――アメリカは人種というものに対してとても敏感なのでしょうか?
川嶋:アメリカの歴史は人種・移民の歴史です。差別から平等へと動いてきましたが、まだマーティン・ルーサー・キングの「私には夢がある」のスピーチが描いた社会は実現していません。
私はジェンダー研究を専門としてきたので、女性をめぐる社会問題には敏感ですが、日常生活では人種をより意識することが多いです。
「多様性の大切さ」は、社会的価値として定着したと思いますが、例えば、スタンフォード大学のキャンパスを見ると、やはりブラック学生、アジア系、白人系というようにグループを作って歩いていることが多い。アジア系は非常に増えています。といっても、中国系、インド系が圧倒的に多くて、日本人留学生はここ20年ほど縮小しています。

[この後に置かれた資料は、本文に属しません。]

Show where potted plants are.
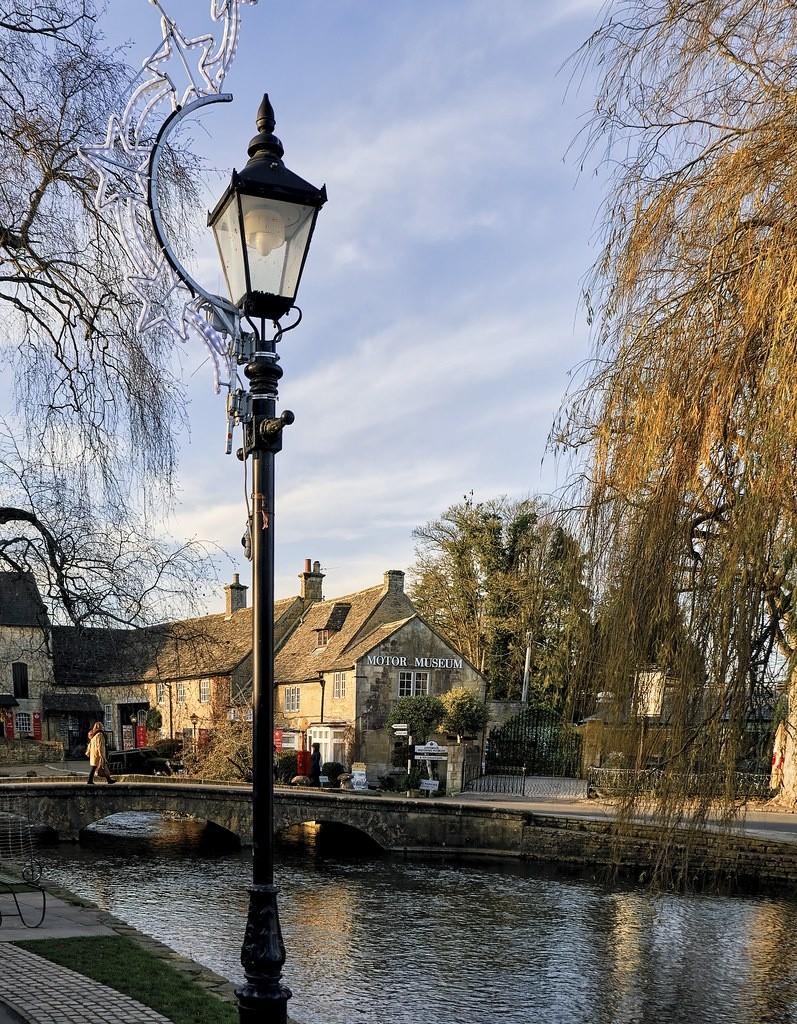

シリコンバレーの企業は移民労働力なしでは成り立たないし、リベラル(進歩的)な地域ですから、特に技術系の移民受け入れには積極的です。差別の面では、マイノリティや移民に対するあからさまな差別は少なくなったと思いますが、微妙な、より見えにくい形の差別は続いていると思います。アジア系は重要な技術系労働力ですが、トップには少ない。ただし、インド系は活躍しています。
トランプが大統領に就任して以降、彼自身がポリティカル・インコレクトネスを公然と発言するようになり、それに刺激されて一部の地域では、白人至上主義者、反移民ナショナリストの活動が活発化し、一般市民の間にも差別発言が増えてきたように感じます。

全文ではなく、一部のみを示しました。